Users downloading their Facebook data are making the surprising discovery that the social media network has been saving copies of every single video they’ve recorded through the app, even if they were never published.
The discovery was made by NY Mag, which saw that one user’s downloaded Facebook data was filled with discarded takes of them attempting to play the flute. After several attempts (which they believed were all discarded), they eventually recorded a video that was then posted to a friend’s wall.
However, all of the rejected attempts were later discovered in the downloaded Facebook data.

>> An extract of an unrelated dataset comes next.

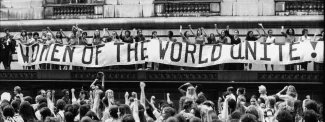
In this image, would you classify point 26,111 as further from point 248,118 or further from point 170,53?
point 170,53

Like much of the other data that users are discovering Facebook has on them, the social network has your permission to hold these videos, since its terms and conditions says it can collect the content you create on the platform. If you use Facebook’s camera app to film a video, you technically created it using Facebook, and therefore at some point agreed that the social network could hold onto it.
Related: Facebook Privacy Settings
Like most of what’s being discovered about our Facebook data in the wake of the Cambridge Analytica scandal, the issue is not that the company doesn’t have permission to access it, but that people were unaware this permission was being given in the first place.
A typical example is the fact that Facebook was at one point able to scrape call and text metadata on Android phones. People gave the company the go-ahead to do so, but many of them weren’t fully aware of what they were agreeing to.
In the wake of the scandal, Facebook has announced that it’s making sweeping changes to its privacy settings, but with the company’s share price in freefall and investigations ongoing in the UK and US, it’s not yet clear if its reputation can recover.